Mark Nicholas Argento
That's great. And congrats on a solid quarter. It's fun watching you guys execute it.
And our next question comes from Peter Rabover with Artko Capital.
I think you answered most of my questions on the previous -- the previous one, but I'm just curious, what's your media budget for the rest of the year?
The content, again…is that what you're referring to?
Yes. Yes, yes. Sorry
Generally -- yes, that's okay. Generally, I would say Q1 is a little higher than other quarters just as we renew a lot of our ongoing shows. So generally, you could look at Q1 as being a reasonable proxy for the rest of the year as revenues continue to grow. So I think we're $4 million and change for Q1. So you could just annualize that.
And then do you have -- on the buyback, is there a price where you would buy more?

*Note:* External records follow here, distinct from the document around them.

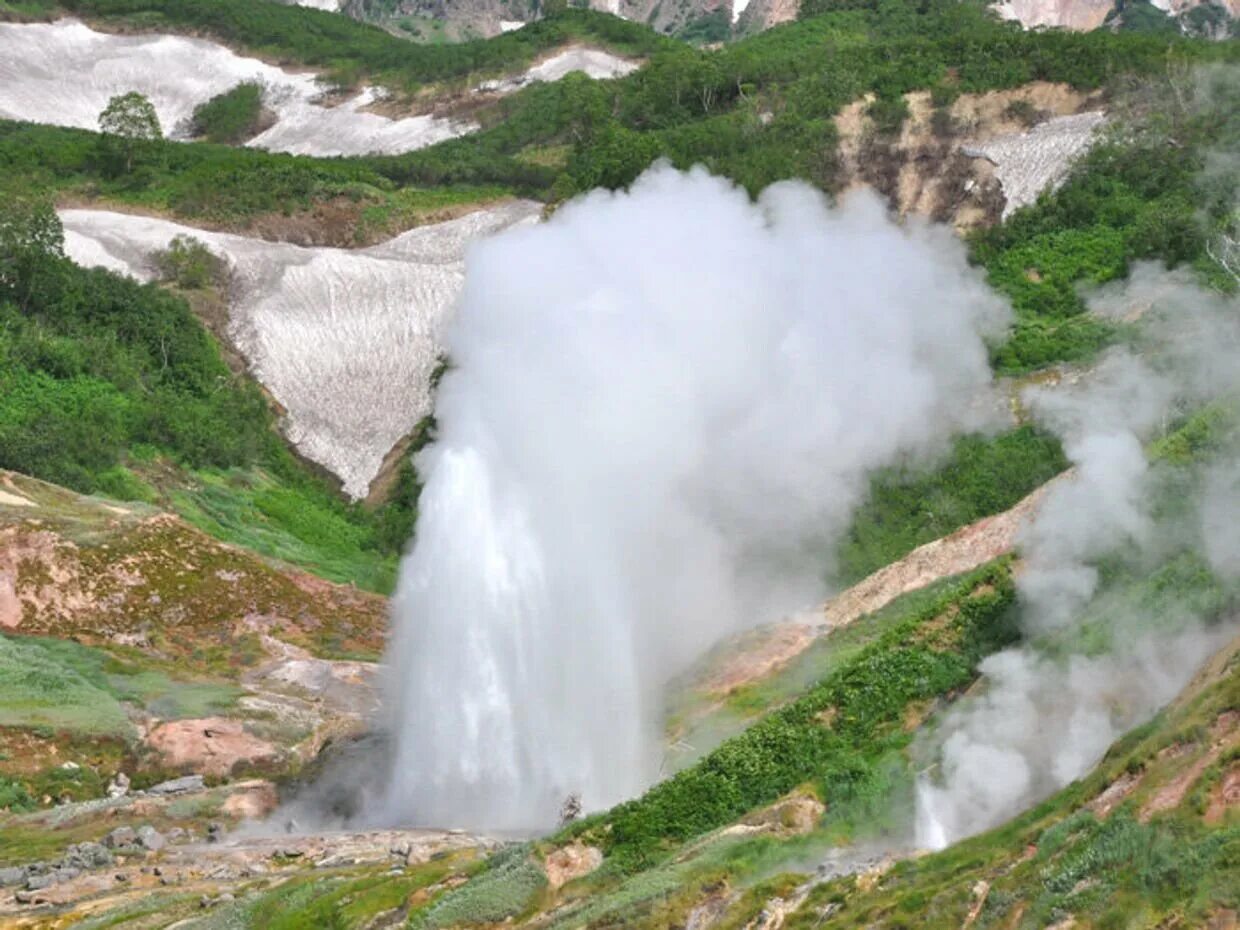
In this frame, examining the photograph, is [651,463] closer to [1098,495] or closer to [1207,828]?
[1098,495]

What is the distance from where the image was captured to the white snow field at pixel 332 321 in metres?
53.5

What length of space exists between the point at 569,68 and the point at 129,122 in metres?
34.3

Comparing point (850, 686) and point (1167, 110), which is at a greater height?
point (1167, 110)

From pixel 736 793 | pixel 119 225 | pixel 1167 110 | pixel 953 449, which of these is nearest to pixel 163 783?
pixel 736 793

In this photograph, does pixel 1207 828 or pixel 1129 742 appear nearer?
pixel 1207 828

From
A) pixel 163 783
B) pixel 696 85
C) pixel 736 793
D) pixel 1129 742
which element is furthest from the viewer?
pixel 696 85

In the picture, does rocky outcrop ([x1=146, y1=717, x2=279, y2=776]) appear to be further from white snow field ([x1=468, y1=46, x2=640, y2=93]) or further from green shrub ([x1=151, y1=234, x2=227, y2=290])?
white snow field ([x1=468, y1=46, x2=640, y2=93])

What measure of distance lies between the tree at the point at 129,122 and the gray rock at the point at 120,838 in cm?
5571

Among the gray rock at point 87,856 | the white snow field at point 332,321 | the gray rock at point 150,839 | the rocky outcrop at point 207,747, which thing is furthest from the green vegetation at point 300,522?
the gray rock at point 87,856

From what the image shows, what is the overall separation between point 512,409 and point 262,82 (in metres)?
85.6

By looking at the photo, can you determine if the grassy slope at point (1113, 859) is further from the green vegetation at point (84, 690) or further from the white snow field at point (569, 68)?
the white snow field at point (569, 68)

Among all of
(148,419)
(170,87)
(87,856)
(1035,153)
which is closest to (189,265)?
(148,419)

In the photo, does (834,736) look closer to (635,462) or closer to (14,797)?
(635,462)

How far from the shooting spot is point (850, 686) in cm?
2038
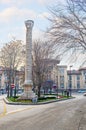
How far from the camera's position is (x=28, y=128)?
12.7 metres

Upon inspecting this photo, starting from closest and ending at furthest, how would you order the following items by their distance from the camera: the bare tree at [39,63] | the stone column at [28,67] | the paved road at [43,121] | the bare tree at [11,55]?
the paved road at [43,121] → the stone column at [28,67] → the bare tree at [39,63] → the bare tree at [11,55]

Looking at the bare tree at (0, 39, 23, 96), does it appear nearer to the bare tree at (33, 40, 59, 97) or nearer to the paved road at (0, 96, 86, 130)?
the bare tree at (33, 40, 59, 97)

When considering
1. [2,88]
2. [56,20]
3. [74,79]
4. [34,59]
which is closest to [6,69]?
[34,59]

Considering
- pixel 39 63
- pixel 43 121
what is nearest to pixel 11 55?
pixel 39 63

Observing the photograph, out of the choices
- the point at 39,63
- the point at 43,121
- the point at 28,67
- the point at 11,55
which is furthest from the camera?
the point at 11,55

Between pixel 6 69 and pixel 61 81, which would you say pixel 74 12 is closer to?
pixel 6 69

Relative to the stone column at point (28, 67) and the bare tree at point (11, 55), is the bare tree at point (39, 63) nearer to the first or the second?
the stone column at point (28, 67)

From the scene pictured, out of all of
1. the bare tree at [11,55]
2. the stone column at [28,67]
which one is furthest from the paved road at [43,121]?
the bare tree at [11,55]

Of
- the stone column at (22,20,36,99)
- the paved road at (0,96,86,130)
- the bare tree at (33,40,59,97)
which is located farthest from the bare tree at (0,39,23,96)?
the paved road at (0,96,86,130)

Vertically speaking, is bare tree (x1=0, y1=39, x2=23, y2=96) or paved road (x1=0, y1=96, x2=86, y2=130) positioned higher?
bare tree (x1=0, y1=39, x2=23, y2=96)

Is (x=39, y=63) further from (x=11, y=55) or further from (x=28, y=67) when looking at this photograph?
(x=11, y=55)

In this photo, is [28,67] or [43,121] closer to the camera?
[43,121]

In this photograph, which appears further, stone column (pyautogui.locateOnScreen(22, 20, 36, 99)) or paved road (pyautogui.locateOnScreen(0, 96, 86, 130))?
stone column (pyautogui.locateOnScreen(22, 20, 36, 99))

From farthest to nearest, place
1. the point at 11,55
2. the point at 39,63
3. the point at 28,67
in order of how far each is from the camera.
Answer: the point at 11,55, the point at 39,63, the point at 28,67
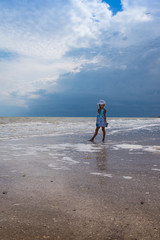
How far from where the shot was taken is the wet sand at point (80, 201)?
1951mm

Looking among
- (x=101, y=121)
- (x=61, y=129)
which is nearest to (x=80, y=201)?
(x=101, y=121)

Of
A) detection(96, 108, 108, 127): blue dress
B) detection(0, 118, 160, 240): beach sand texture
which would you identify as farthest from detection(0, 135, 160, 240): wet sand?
detection(96, 108, 108, 127): blue dress

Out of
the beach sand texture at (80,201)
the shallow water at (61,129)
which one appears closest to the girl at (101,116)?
the shallow water at (61,129)

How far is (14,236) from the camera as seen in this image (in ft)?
6.15

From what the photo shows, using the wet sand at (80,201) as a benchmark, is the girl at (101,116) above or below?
above

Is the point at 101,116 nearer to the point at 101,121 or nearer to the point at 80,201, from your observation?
the point at 101,121

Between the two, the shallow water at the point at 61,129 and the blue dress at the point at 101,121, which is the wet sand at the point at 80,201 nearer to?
the blue dress at the point at 101,121

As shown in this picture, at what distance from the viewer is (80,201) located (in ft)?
8.63

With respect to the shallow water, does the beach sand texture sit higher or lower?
lower

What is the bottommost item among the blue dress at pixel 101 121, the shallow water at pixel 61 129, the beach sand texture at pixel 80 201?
the beach sand texture at pixel 80 201

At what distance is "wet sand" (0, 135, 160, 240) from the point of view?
195 centimetres

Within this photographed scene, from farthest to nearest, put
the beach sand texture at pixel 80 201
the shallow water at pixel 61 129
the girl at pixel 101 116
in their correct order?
the shallow water at pixel 61 129 < the girl at pixel 101 116 < the beach sand texture at pixel 80 201

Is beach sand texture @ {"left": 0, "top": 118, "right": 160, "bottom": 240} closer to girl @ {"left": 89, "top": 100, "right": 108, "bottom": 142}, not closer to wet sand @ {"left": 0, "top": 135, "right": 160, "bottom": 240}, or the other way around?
wet sand @ {"left": 0, "top": 135, "right": 160, "bottom": 240}

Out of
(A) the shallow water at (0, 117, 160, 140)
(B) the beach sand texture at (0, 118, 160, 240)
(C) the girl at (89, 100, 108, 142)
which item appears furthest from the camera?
(A) the shallow water at (0, 117, 160, 140)
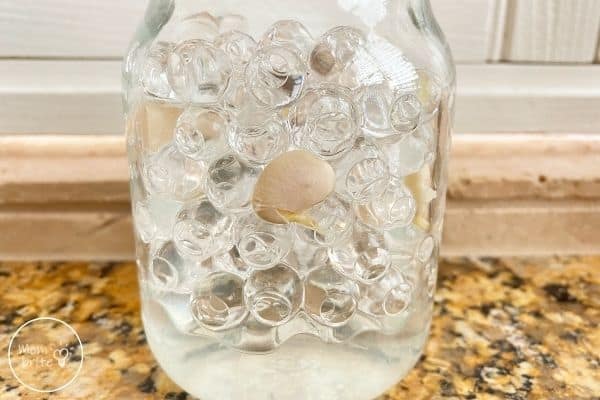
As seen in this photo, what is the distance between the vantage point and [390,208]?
1.69 ft

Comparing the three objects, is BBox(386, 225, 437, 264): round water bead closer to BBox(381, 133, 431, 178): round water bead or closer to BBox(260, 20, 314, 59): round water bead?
BBox(381, 133, 431, 178): round water bead

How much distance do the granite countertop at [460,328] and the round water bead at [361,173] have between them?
174 mm

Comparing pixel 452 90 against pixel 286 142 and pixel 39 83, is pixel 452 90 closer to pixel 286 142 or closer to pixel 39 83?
pixel 286 142

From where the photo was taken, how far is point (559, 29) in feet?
2.42

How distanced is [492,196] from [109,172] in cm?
39

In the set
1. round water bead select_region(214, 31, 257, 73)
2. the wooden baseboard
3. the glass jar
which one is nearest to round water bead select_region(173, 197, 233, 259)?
the glass jar

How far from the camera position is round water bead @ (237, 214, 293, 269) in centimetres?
50

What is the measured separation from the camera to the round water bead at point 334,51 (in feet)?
1.70

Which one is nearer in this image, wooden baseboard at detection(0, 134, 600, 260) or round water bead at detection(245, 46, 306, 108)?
round water bead at detection(245, 46, 306, 108)

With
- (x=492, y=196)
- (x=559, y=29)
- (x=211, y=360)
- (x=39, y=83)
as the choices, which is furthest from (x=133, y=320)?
(x=559, y=29)

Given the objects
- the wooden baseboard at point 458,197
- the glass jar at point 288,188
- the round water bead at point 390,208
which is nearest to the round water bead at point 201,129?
the glass jar at point 288,188

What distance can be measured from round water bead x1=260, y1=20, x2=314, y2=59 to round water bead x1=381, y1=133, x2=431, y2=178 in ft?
0.30

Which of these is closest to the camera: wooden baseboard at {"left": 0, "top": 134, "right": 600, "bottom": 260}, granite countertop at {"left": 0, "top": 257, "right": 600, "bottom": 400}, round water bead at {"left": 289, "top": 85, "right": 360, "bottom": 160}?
round water bead at {"left": 289, "top": 85, "right": 360, "bottom": 160}

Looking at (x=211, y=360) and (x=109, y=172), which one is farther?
(x=109, y=172)
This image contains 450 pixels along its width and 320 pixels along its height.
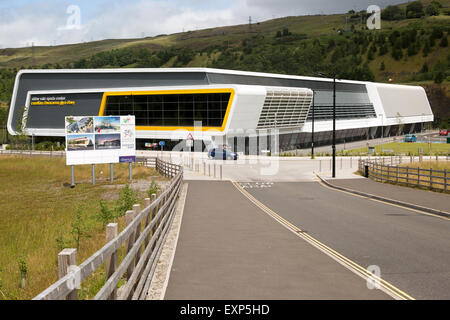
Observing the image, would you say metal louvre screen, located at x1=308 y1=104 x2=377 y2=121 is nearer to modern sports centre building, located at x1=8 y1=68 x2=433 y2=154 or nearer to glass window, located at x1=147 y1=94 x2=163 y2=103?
modern sports centre building, located at x1=8 y1=68 x2=433 y2=154

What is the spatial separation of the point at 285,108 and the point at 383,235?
70.3 metres

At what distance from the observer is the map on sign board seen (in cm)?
3944

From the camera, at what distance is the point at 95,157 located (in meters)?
40.2

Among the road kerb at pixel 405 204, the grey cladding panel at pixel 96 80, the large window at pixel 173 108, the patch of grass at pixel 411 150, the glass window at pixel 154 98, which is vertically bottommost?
the road kerb at pixel 405 204

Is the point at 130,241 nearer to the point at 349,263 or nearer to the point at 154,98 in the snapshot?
the point at 349,263

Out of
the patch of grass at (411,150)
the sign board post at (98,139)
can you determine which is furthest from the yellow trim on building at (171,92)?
the sign board post at (98,139)

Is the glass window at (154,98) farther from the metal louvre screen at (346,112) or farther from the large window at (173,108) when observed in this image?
the metal louvre screen at (346,112)

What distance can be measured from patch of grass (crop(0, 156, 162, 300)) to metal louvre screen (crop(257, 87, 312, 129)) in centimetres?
3182

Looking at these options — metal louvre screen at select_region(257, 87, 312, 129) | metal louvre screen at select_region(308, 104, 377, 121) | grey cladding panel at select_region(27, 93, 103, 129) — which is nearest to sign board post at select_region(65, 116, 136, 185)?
metal louvre screen at select_region(257, 87, 312, 129)

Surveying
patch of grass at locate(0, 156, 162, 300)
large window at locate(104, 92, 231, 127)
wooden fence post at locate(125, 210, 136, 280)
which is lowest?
patch of grass at locate(0, 156, 162, 300)

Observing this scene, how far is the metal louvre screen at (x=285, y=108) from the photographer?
79.1 meters

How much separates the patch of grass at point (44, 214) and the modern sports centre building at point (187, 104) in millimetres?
20284
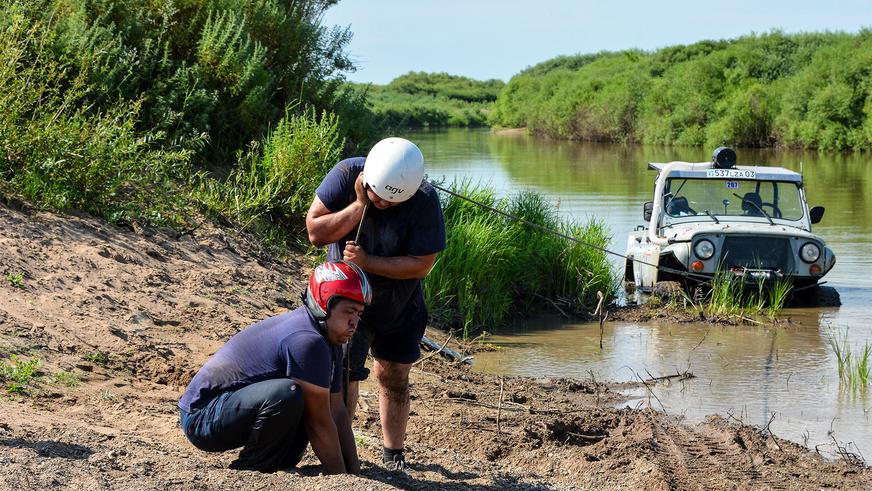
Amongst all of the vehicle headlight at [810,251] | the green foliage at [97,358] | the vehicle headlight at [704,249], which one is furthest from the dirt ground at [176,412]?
the vehicle headlight at [810,251]

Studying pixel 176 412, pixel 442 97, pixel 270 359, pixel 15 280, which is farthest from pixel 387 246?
pixel 442 97

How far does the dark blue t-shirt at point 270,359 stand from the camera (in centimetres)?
491

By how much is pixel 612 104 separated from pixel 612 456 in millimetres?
67712

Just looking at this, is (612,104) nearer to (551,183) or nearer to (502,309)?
(551,183)

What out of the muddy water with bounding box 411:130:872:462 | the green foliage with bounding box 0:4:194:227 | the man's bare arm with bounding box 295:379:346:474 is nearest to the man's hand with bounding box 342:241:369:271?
the man's bare arm with bounding box 295:379:346:474

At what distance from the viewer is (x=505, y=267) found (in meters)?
13.0

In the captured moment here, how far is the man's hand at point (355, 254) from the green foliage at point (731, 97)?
169 ft

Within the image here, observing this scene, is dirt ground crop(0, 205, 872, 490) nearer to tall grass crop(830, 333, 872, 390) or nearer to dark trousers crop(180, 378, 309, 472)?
dark trousers crop(180, 378, 309, 472)

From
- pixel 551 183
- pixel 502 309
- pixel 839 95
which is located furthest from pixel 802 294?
pixel 839 95

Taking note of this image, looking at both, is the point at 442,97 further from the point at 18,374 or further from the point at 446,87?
the point at 18,374

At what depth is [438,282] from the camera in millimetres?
12062

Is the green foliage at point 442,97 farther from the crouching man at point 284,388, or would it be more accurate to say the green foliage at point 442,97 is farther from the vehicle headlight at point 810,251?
the crouching man at point 284,388

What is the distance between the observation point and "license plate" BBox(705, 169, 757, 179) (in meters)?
14.4

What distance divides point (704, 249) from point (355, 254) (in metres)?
8.38
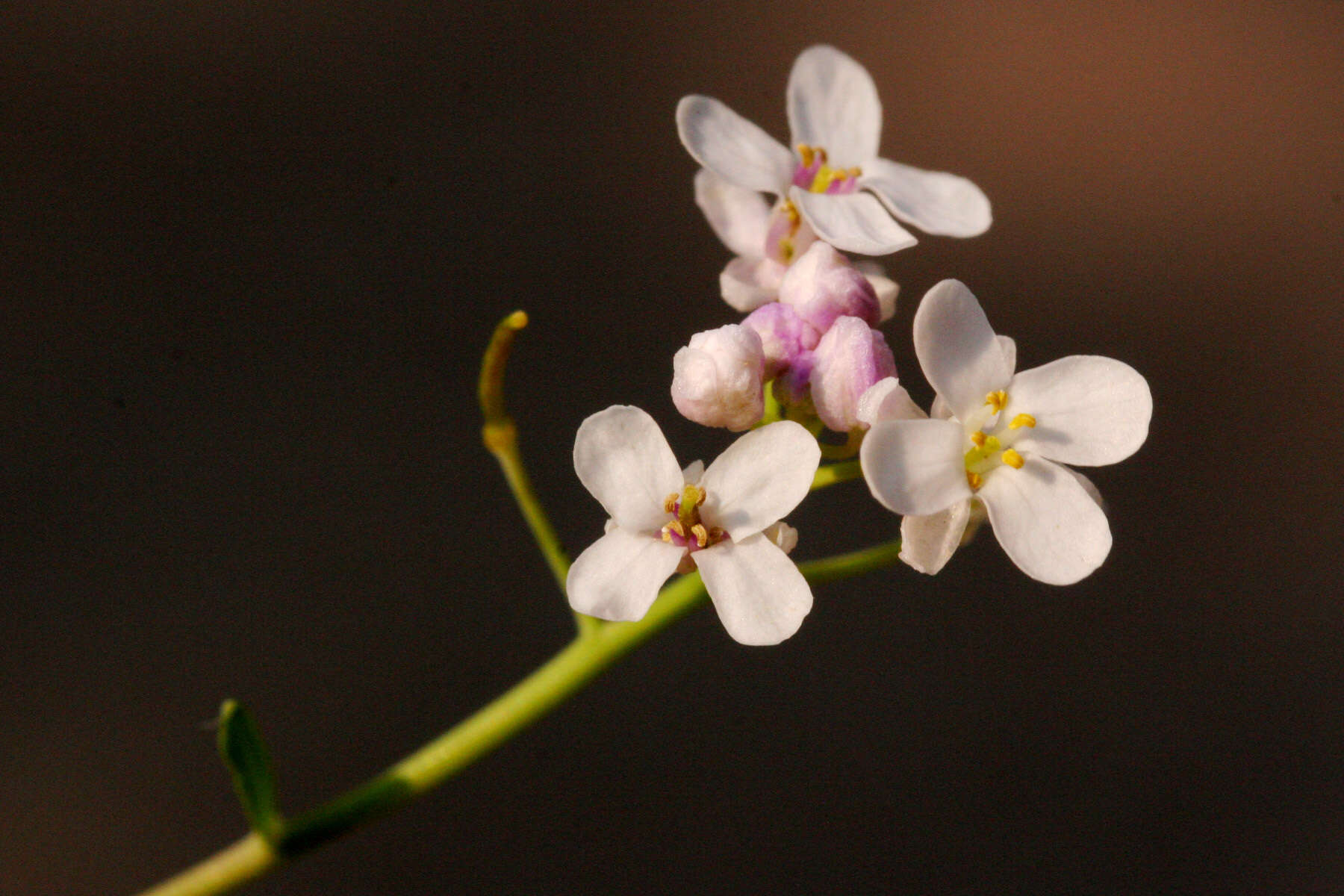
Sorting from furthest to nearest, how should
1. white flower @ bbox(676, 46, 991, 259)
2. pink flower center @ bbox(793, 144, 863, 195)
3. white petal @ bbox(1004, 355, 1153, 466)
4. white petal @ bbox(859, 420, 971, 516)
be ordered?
1. pink flower center @ bbox(793, 144, 863, 195)
2. white flower @ bbox(676, 46, 991, 259)
3. white petal @ bbox(1004, 355, 1153, 466)
4. white petal @ bbox(859, 420, 971, 516)

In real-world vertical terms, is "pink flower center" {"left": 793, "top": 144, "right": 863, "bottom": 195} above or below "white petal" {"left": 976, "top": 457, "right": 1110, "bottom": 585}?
above

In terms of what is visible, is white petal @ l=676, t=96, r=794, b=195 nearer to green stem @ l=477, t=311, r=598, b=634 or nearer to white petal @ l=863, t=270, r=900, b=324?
white petal @ l=863, t=270, r=900, b=324

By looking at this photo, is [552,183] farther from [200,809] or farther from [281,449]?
[200,809]

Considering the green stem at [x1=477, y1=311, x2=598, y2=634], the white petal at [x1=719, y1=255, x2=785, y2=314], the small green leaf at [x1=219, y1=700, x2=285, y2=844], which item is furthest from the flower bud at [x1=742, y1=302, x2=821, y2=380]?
the small green leaf at [x1=219, y1=700, x2=285, y2=844]

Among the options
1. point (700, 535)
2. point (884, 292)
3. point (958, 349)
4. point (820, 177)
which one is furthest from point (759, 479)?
point (820, 177)

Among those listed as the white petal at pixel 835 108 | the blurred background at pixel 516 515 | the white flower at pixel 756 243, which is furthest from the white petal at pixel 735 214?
the blurred background at pixel 516 515

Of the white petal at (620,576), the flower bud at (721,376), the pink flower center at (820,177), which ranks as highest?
the pink flower center at (820,177)

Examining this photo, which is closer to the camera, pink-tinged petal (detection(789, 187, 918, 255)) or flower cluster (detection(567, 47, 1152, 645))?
flower cluster (detection(567, 47, 1152, 645))

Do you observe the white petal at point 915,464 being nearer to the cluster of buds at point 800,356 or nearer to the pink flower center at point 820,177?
the cluster of buds at point 800,356
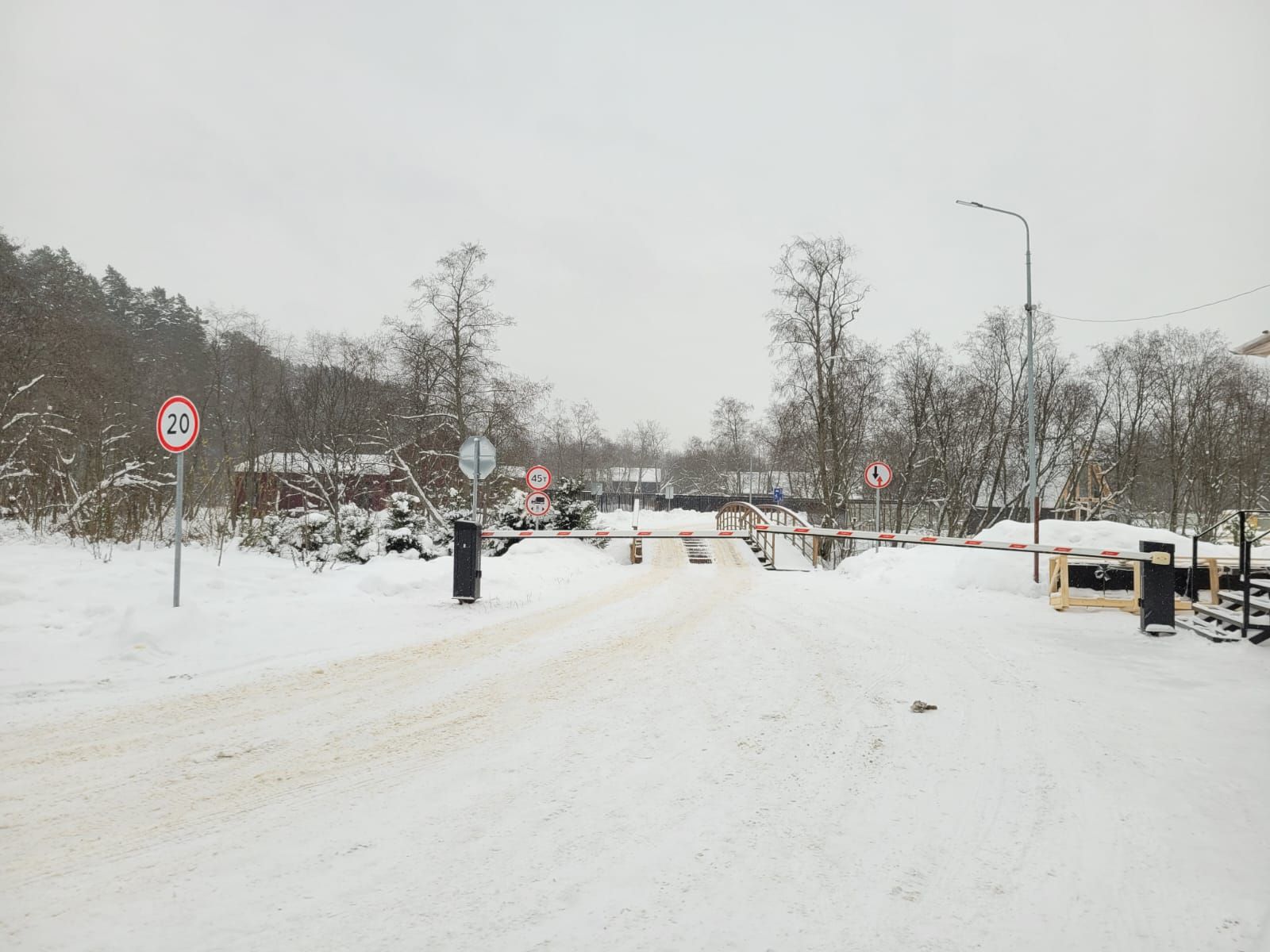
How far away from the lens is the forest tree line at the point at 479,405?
14.9 meters

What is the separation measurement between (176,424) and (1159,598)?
1245 centimetres

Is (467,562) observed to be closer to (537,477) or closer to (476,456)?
(476,456)

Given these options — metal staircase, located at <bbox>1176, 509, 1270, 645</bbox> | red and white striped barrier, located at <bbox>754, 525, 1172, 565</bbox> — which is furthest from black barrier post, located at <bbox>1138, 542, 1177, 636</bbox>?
metal staircase, located at <bbox>1176, 509, 1270, 645</bbox>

Or do you guys have some sort of strategy with that?
No comment on the price. But I think I alluded to the strategy on Mark's question. It's really -- as we look at our internal analysis and understanding of what drives shareholder value, we want to make sure that we had something in place that we could take advantage of dislocations and pricing, whatever that may be. And it's not a static equation because it's also looking at what is our other investment opportunities on the horizon. Because with our cash flows from operations where they are, Q1 over $5 million a quarter, we have quite a bit of flexibility, particularly understanding that content investment is almost 100% discretionary from period to period for us to look at where we would want to put that incremental cash.
Great. Congrats on a good quarter.
At this time, this concludes our question-and-answer session. I'll now turn the call back over to Mr. Rysavy for closing remarks.
Well, thank you, everyone, for joining us, and we look forward to speaking with you when we will report our second quarter, somewhere in early August. Thank you very much.
Thank you. Ladies and gentlemen, this does conclude today's teleconference. You may disconnect your lines at this time. Thank you for your participation.